The shared memory stack is allocated in shared memory and initialized to track the usage of the stack by each thread. The stack is used whenever the runtime requires memory that can be shared between the threads in a team. Global memory, allocated via malloc, is used as a fallback when the stack is full. In particular there are two uses cases right now: (1) Variable globalization performed by LLVM/Clang to allow multiple threads access to "local" variables (ref. Section IV-A). (2) Individual thread ICV states that are allocated at runtime. If all uses of the shared memory stack are eliminated through optimizations (ref. Section IV) the shared memory stack can be removed entirely. The runtime also supports the use of dynamic shared memory to change the amount of shared memory at runtime.

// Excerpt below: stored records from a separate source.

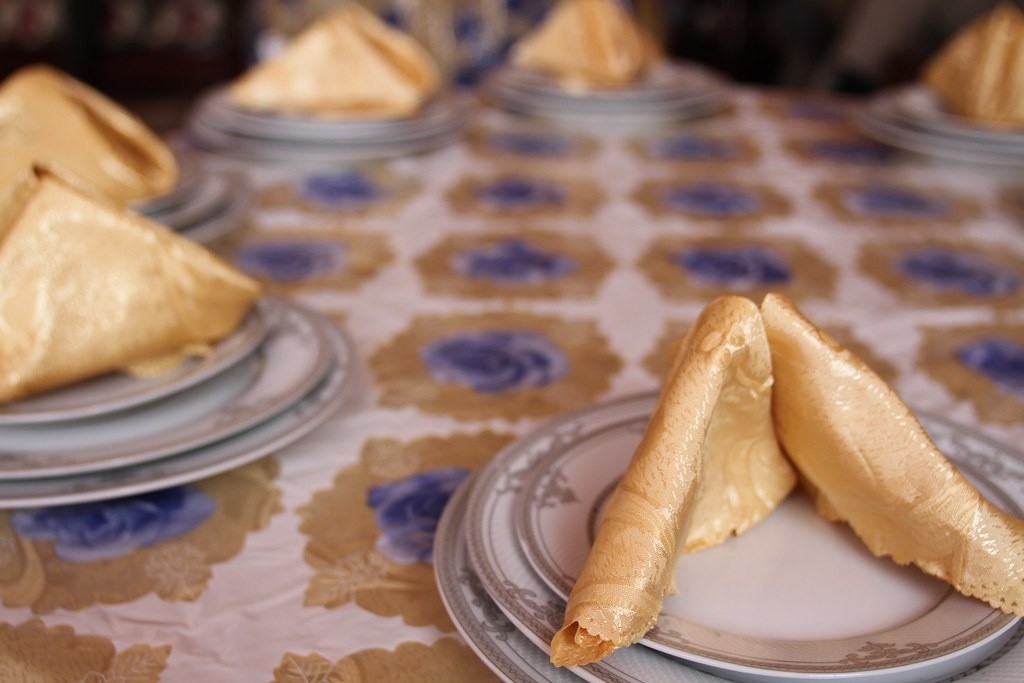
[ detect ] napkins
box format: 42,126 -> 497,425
506,1 -> 663,91
0,164 -> 270,416
0,61 -> 180,246
230,4 -> 439,122
928,7 -> 1023,135
547,284 -> 1024,669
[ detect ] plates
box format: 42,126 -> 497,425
851,83 -> 1023,169
430,392 -> 1024,683
190,65 -> 726,164
2,151 -> 348,509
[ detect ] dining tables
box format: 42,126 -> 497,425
0,54 -> 1024,683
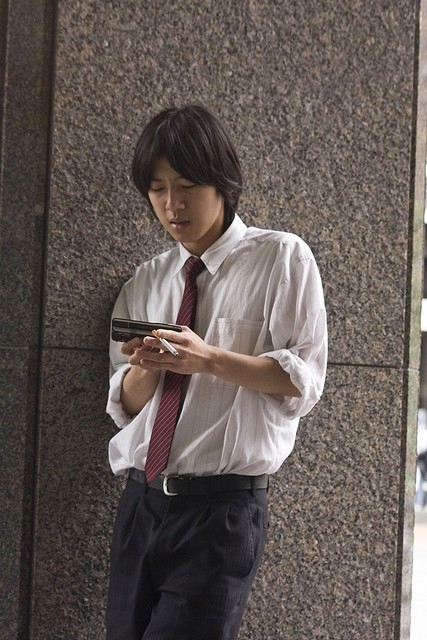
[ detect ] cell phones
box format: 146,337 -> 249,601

#### E. Example Team and Thread ICV States

The interplay between the thread states array, the team ICV state, and potential thread ICV states is illustrated in Figure 3. The code in Figure 4 is an example input that would result in the depicted state. While the nested parallel regions

are sequential, they create a new data environment which is tracked through individual thread ICV states. It is important to note that nesting parallel regions in the current version of the runtime is strongly discouraged as it not only causes runtime allocation of the thread ICV states but also prevents state elimination (ref. Section IV-B).



Fig. 3: Interplay between states that keep OpenMP internal control variables (ICVs) available for all threads. Any GPU state is tracked per team and located in shared memory. The team state and thread states array are pre-allocated while the thread state instances are allocated on-demand. Lookups of states without an explicit thread state instance (indicated as NULL) are redirected transparently to the team state. *F. Distribute and Work-sharing Loops* 

The runtime uses new implementations for work-sharing loops designed to resemble the execution of CUDA-style thread distributions. Typically, the compiler will generate work-sharing runtime calls individually for distribute and for work-sharing directives. The new implementation uses a combined scheme to better control the scheduling between the threads and teams in the kernel. The new implementation for the worksharing constructs is shown in Figure 5.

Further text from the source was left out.